I carry four cards, one for each member of our household, excluding
felines. Each card has a limit of fifty
items, a limit I am still a slightly irked about.
A few years ago, we could take out up to ninety-nine items
on a card, but some bureaucratic joining up with other libraries and making
everything consistent bullshit happened (I’m not sure what the help desk lady
said, actually, when I demanded and explanation, I too busy being offended to
listen to the probably reasonable answer) and all I knew is that forces beyond
my control were tinkering with something I consider to be my personal bookland.

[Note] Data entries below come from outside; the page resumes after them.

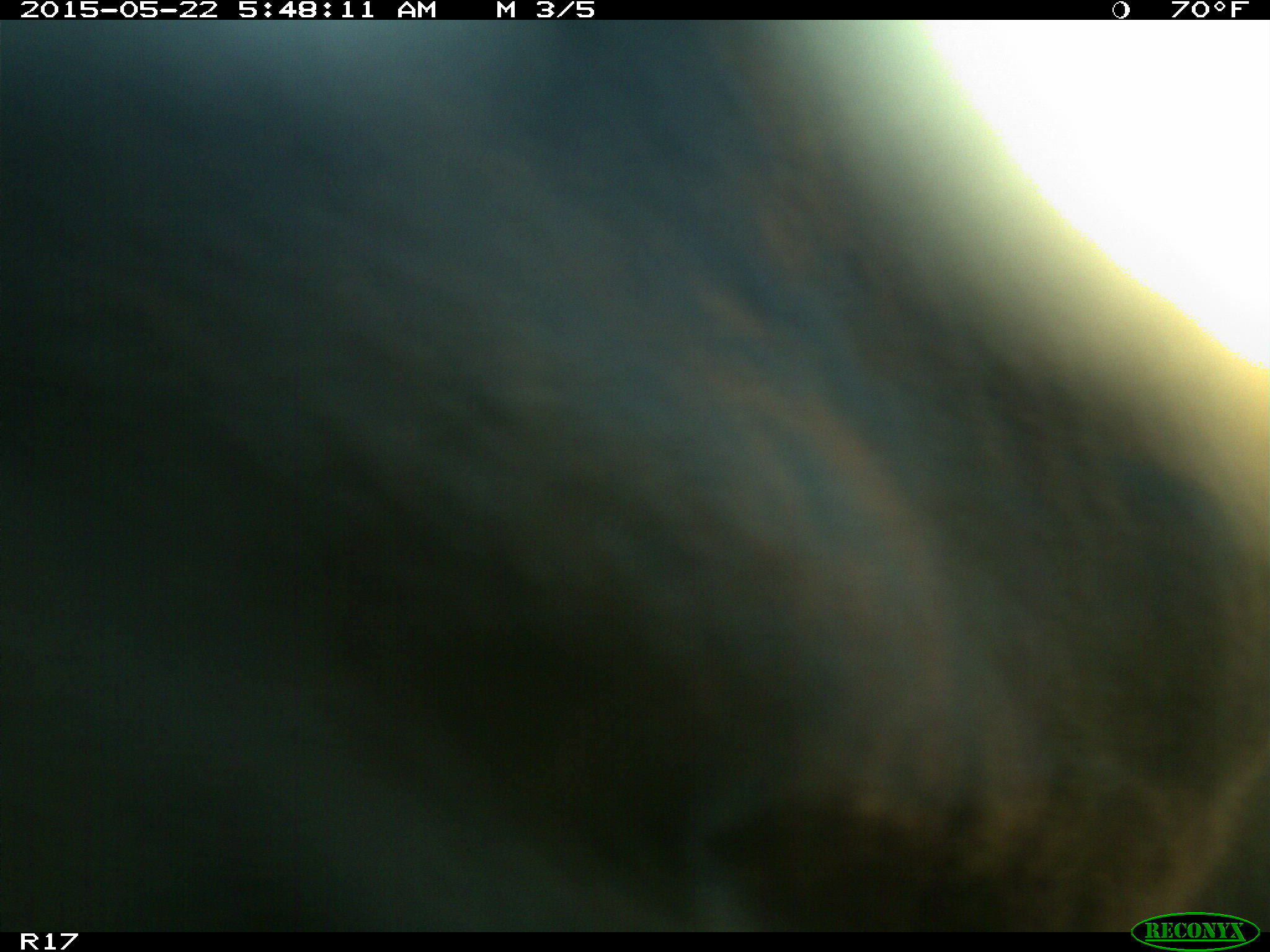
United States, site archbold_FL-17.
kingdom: Animalia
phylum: Chordata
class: Mammalia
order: Artiodactyla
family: Bovidae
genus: Bos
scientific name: Bos taurus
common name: domestic cow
Bos taurus (domestic cow).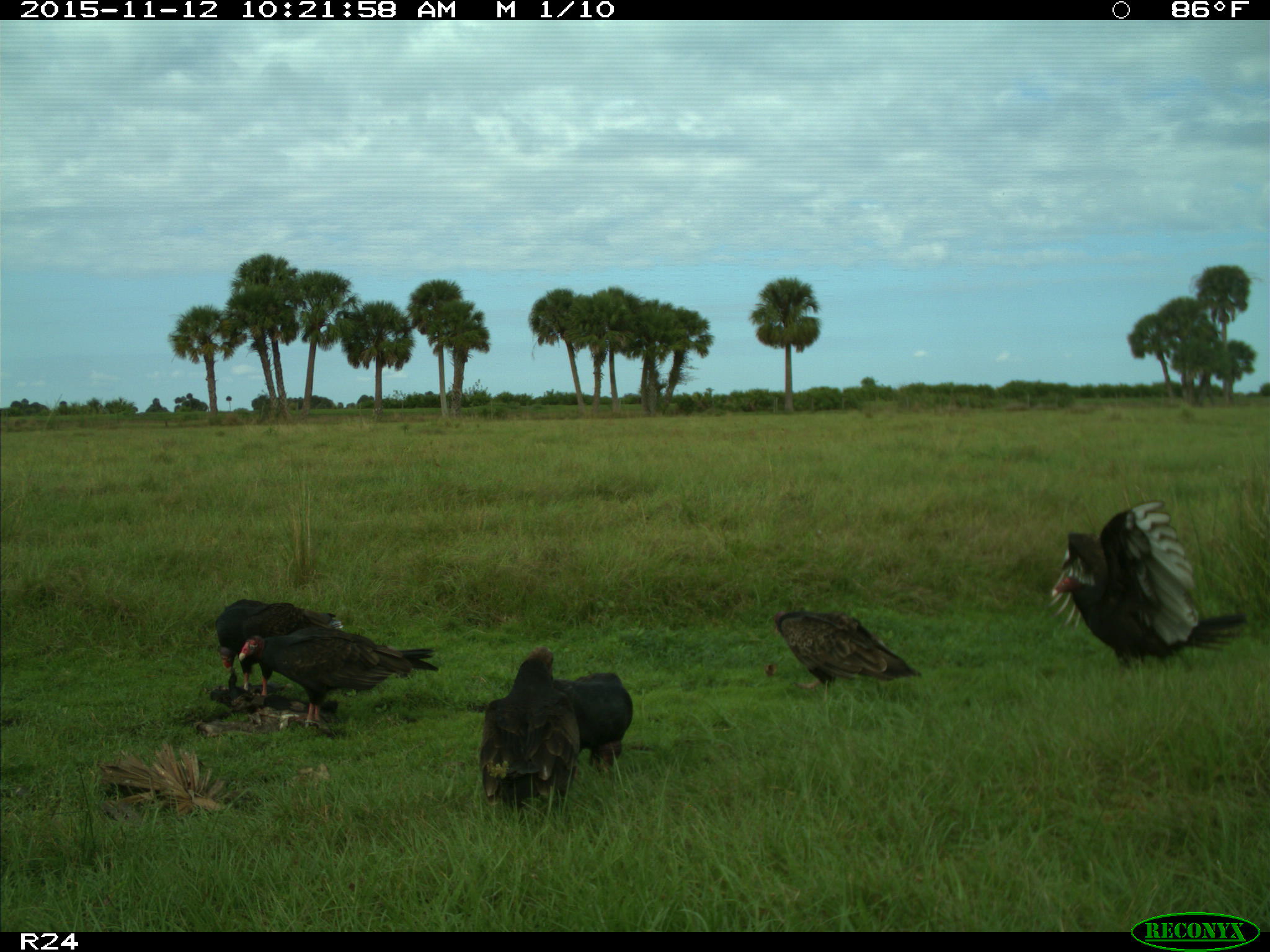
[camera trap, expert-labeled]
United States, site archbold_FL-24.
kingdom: Animalia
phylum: Chordata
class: Aves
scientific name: Aves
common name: birds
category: unidentified bird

It always irritates me when the powers that
be remind me that I am not the Grandmaster Library Overlord.
But even when the limit was ninety-nine, I still maxed out
the library cards regularly.
I am mostly not ashamed.
I suppose I had to think sort of feel a bit pathetic when I
was standing there with forty-three books at home and another fifty-six checked
out and put into bags, and one last book on the counter that I was trying to
convince the clerk to make an exception on.

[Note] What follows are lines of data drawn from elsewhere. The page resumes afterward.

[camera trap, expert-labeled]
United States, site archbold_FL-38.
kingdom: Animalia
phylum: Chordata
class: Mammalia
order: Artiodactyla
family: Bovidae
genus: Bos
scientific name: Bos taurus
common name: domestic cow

Because book number one hundred seemed like the one I couldn’t actually
live without. All the while, overheated
two small children wrapped in full winter gear pulled on my arms, begging to
please be released from the steaming hot library. I did start to feel like I
might be overreaching slightly. Like my
eyes are bigger than my brain. A book
junkie? Could I have a problem?
No. The solution to
having to prostrate myself to indifferent (disdainful?) library clerks was to
make sure that I had my husband’s library card with me as well, and apply for a
card for each of my two small, overdressed children. Without photo id, the cats’ need for
paperbacks and books on tape was dismissed by the clerk. Also, nobody puts on their jackets and toques now until
after the check out.
I could probably talk for hours on why I feel that I need to
take home so many books at one time. But
who has hours to chit chat when there is so much reading to be done? I can just summarize by saying that an unread
book, no matter what genre or subject, looks like a kindred spirit. I just know that possibility, adventure, and the
most amazing thing I will ever learn and will probably make my life a thousand
times better is just inside those pages.
It’s what I imagine lotto players feel like when they buy tickets to the
next multi-million dollar draw. The
answer to all my problems! All the things that could be! That is the seduction of new (borrowed)
books.
And why wouldn’t I think that? Alright, I still have problems, but I have
read some incredible books that have changed by life for the better. I have read some real stinkers too, but they
never let down either. Badly written
books make me feel connected with a person I have never met. The author of a book that readers do not
like, or worst, feel indifferent too, is someone I can relate to. Don’t stress it author, I think. Lord knows I’ve
done some dumb shit too.
So, unlike the most players of the lottery, my hopeful
(temporary) three times a week acquisition of library books do not eventually
disappoint. As long as I make the effort
to open the cover, the book works. Not
like Wi-Fi or furnaces or children, the books keep trucking along, delivering
their wares as more or less promised on the sleeve or back cover. The only thing that bums me out about a book
is when there is no author photo. I
really like to know who wrote that particular stinker.